Prompt: What lines below hold the string "window"? Copy them all.

Material supplied:
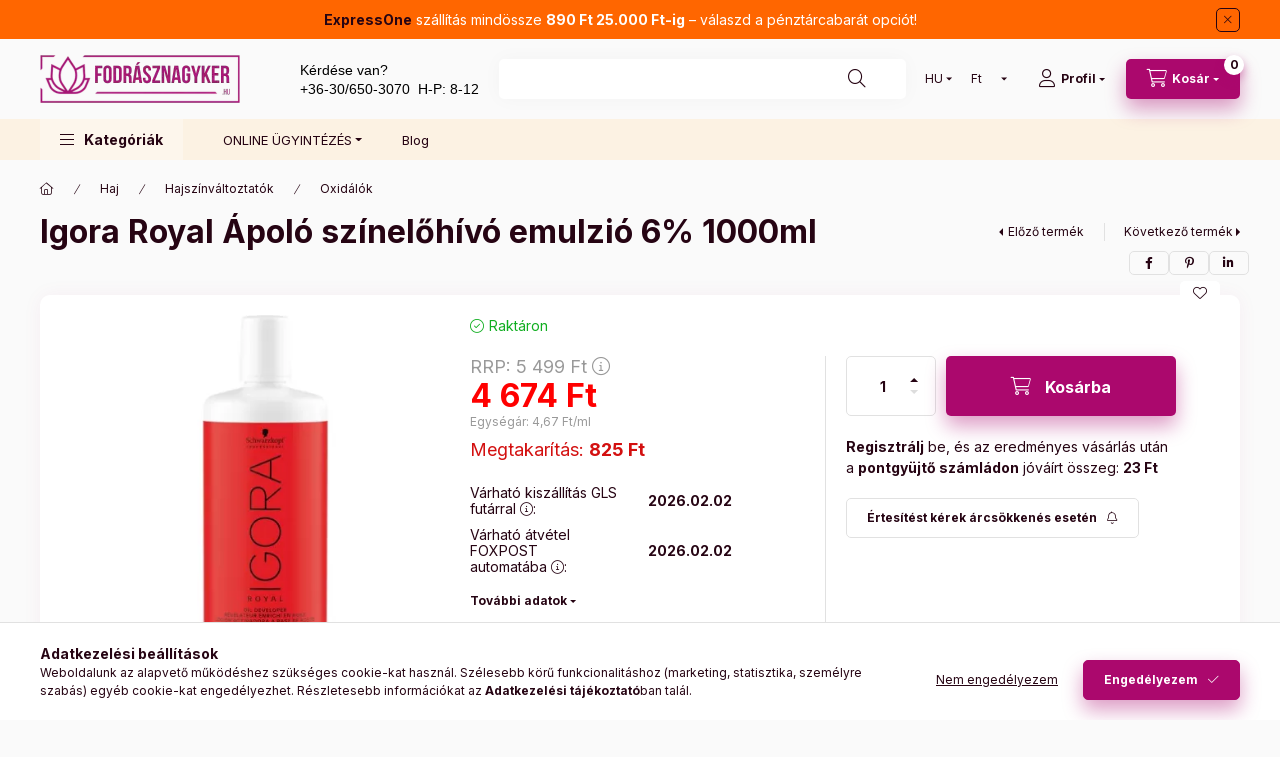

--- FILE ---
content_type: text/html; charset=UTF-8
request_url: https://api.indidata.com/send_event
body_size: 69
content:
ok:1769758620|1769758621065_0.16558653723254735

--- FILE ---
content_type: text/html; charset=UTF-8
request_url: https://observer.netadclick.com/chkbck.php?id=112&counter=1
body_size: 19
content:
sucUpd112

* * *

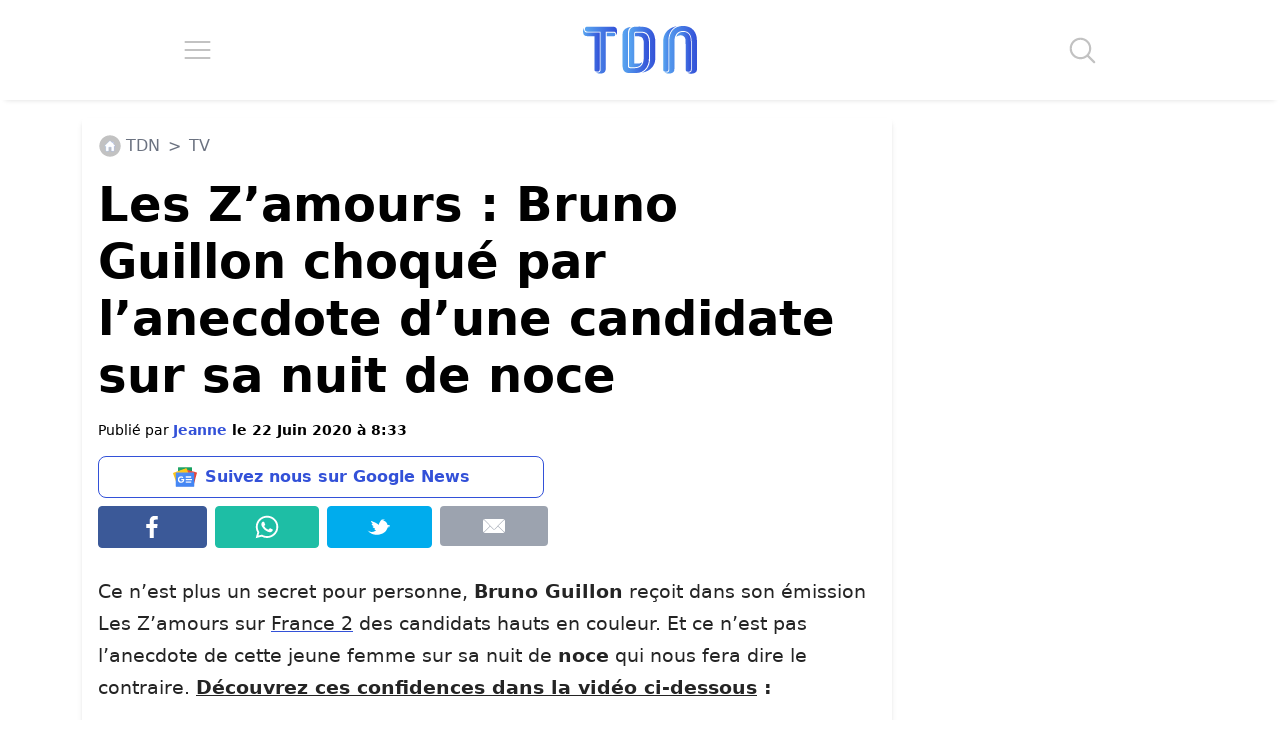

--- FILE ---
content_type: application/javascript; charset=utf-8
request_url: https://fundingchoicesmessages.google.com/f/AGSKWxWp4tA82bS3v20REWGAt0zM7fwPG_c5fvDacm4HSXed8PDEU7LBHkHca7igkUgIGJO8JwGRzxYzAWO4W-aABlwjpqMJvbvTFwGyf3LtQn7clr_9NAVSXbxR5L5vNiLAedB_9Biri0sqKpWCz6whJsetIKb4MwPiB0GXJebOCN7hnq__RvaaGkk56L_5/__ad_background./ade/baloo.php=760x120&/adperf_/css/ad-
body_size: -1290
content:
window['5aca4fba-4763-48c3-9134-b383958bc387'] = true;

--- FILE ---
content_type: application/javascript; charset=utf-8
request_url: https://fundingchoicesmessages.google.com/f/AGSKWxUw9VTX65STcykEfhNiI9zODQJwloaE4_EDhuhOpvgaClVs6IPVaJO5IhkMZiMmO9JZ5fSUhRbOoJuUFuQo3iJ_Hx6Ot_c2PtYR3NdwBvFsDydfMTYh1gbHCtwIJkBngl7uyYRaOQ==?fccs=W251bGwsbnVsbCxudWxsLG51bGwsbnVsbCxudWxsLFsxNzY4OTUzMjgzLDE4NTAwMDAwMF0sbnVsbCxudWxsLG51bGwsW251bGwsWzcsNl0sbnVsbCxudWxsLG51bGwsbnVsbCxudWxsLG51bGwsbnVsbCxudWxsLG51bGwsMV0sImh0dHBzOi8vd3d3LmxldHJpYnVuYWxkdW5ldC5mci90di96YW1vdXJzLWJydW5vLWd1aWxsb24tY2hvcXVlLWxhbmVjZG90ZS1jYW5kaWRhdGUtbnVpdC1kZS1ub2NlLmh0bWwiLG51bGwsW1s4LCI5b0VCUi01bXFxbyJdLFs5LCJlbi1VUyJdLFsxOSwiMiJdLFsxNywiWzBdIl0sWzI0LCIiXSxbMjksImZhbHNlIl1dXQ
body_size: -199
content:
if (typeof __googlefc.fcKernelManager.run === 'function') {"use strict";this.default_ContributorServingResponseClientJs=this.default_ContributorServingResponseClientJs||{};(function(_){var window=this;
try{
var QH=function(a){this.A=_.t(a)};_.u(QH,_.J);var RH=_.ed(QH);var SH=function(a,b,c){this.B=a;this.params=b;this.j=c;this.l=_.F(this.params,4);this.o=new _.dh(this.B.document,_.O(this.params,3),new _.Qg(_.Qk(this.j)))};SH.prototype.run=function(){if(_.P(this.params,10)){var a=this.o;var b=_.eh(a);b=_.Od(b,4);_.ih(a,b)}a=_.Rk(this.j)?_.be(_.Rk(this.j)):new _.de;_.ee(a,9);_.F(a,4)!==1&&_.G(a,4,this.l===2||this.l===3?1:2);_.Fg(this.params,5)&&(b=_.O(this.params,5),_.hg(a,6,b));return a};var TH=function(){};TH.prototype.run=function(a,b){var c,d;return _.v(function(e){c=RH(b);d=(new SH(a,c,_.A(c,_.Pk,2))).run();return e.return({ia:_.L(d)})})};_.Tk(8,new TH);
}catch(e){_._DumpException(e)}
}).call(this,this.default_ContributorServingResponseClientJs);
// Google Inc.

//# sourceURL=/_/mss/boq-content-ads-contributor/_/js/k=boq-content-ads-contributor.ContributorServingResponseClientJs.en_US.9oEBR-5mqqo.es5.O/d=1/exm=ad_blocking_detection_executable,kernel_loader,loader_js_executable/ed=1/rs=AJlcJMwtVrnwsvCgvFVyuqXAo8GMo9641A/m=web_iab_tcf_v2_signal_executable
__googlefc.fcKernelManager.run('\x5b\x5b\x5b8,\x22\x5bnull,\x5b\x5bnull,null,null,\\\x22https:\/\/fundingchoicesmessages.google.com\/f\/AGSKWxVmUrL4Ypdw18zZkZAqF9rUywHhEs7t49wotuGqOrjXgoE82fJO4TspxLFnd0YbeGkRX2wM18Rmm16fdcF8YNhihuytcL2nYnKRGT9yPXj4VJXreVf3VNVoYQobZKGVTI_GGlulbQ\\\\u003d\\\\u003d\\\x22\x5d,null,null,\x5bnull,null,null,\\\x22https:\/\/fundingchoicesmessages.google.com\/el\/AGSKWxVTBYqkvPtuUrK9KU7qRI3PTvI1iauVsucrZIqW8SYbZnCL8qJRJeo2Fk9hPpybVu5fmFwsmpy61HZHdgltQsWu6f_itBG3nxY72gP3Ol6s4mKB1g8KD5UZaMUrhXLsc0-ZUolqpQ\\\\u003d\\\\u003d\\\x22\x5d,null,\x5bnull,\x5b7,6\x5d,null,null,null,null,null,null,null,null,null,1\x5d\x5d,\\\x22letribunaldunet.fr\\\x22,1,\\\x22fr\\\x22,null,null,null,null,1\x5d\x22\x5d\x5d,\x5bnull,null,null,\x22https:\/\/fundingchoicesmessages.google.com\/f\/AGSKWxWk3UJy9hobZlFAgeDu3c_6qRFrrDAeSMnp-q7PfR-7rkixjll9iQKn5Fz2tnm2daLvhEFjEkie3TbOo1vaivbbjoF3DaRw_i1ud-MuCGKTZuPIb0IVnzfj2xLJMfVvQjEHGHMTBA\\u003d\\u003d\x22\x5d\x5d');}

Your response:
window['5aca4fba-4763-48c3-9134-b383958bc387'] = true;
if (typeof __googlefc.fcKernelManager.run === 'function') {"use strict";this.default_ContributorServingResponseClientJs=this.default_ContributorServingResponseClientJs||{};(function(_){var window=this;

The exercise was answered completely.